Por Fábio Augusto Morales, Universidade Federal de Santa Catarina.


Morena dos olhos d'água, tire os seus olhos do mar Vem ver que a vida ainda vale o sorriso que eu tenho pra lhe dar

Descansa em meu pobre peito, que jamais enfrenta o mar Mas que tem abraço estreito, Morena, com jeito de lhe agradar (Chico Buarque, Morena dos olhos d'água, 1967)


Nos idos de março de 2019, Jair Bolsonaro irrompe o céu azul com uma nova torrente de absurdos: é preciso, segundo o presidente, comemorar a revolução de 1964. Se alguém, entre apoiadores declarados e opositores moderados, ainda relutasse em atestar a aversão do regime bolsonarista à democracia, a ordem para que o Ministério da Defesa fizesse as "comemoração devidas" do golpe que instaurou um regime ilegal de 21 anos de duração, marcado pela prática da tortura e da perseguição aos opositores, não deixa qualquer dúvida. Neste contexto, livros com um título tão eloquente quanto Como as democracia morrem se tornam best sellers: a lenta decomposição da democracia instaurada em 1988 transforma o estudo de Steven Levitsky e Daniel Ziblatt uma sombria paráfrase de nossa ruína.


Democracias morrem, sem dúvida; mas democracias renascem, no entanto. A História Antiga registra alguns casos de renascimento de democracias, por vezes de modo bastante detalhado. É o caso da restauração da democracia em Atenas no ano de 403 a.C., relatada por Xenofonte em suas Helênicas (obra que continuava, segundo o autor, a História da Guerra dos Peloponésios, de Tucídides), na Constituição de Atenas, atribuída a Aristóteles, e em outras fontes que mencionam o episódio mais ou menos de passagem. Vejamos.

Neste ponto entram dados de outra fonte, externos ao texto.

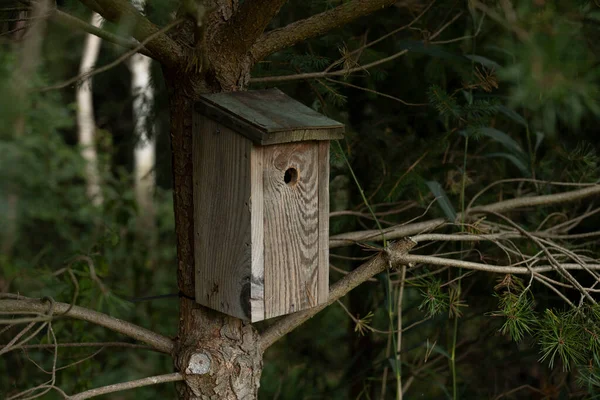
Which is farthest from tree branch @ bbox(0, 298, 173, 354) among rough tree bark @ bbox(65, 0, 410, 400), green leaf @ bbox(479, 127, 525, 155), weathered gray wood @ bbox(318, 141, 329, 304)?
green leaf @ bbox(479, 127, 525, 155)

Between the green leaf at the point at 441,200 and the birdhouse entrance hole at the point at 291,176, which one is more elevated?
the birdhouse entrance hole at the point at 291,176

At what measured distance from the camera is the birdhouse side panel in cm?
176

A restauração da democracia em 403 a.C. significou a deposição de um regime que governou a cidade após a derrota final na Guerra do Peloponeso, na batalha de Égos Pótamos, em 405 a.C., quando a frota peloponésia, com reforços persas, comandada pelo espartano Lisandro, destruiu a marinha ateniense. Tomando a cidade, Lisandro negociou a rendição de Atenas. Uma das primeiras medidas foi a demolição das "Longas Murallhas", sistema de muros e fortificações que ligavam a cidade, Atenas, ao seu principal porto, o Pireu, ao longo de 9 quilômetros. As Longas Muralhas permitiram o abastecimento de Atenas durante a ocupação espartana de seu território rural: dominando o mar, Atenas tinha acesso ao trigo e demais alimentos do Mediterrâneo e mar Negro. Não era mais o caso: sem frota e sem acesso ao porto, Atenas se tornava uma cidade presa à terra, longe do mar. Outra medida foi a instalação de um regime formado por Trinta cidadãos, que teria a incumbência de reformar a constituição, indicar novos ocupantes para os cargos públicos e selecionar cinco mil cidadãos que formariam a assembleia. O novo arranjo seria a "constituição ancestral", associada à legislação de Sólon, anterior, pois, aos "exageros" da democracia: o ostracismo, o pagamento para participar da assembleia e dos tribunais, e, essencialmente, o caráter soberano da assembleia democrática. Alegando que a democracia era responsável pelas tragédias de Atenas - da malfadada expedição à Sicília à execução de almirantes que não resgataram feridos - o grupo dos "Trinta" defendia um retorno a formas oligárquicas de poder. Entre os Trinta havia cidadãos mais moderados, que defendiam um regime entre a oligarquia e a democracia, como Teramenes, e mais radicais, que defendiam a tirania pura e simples, como Crítias.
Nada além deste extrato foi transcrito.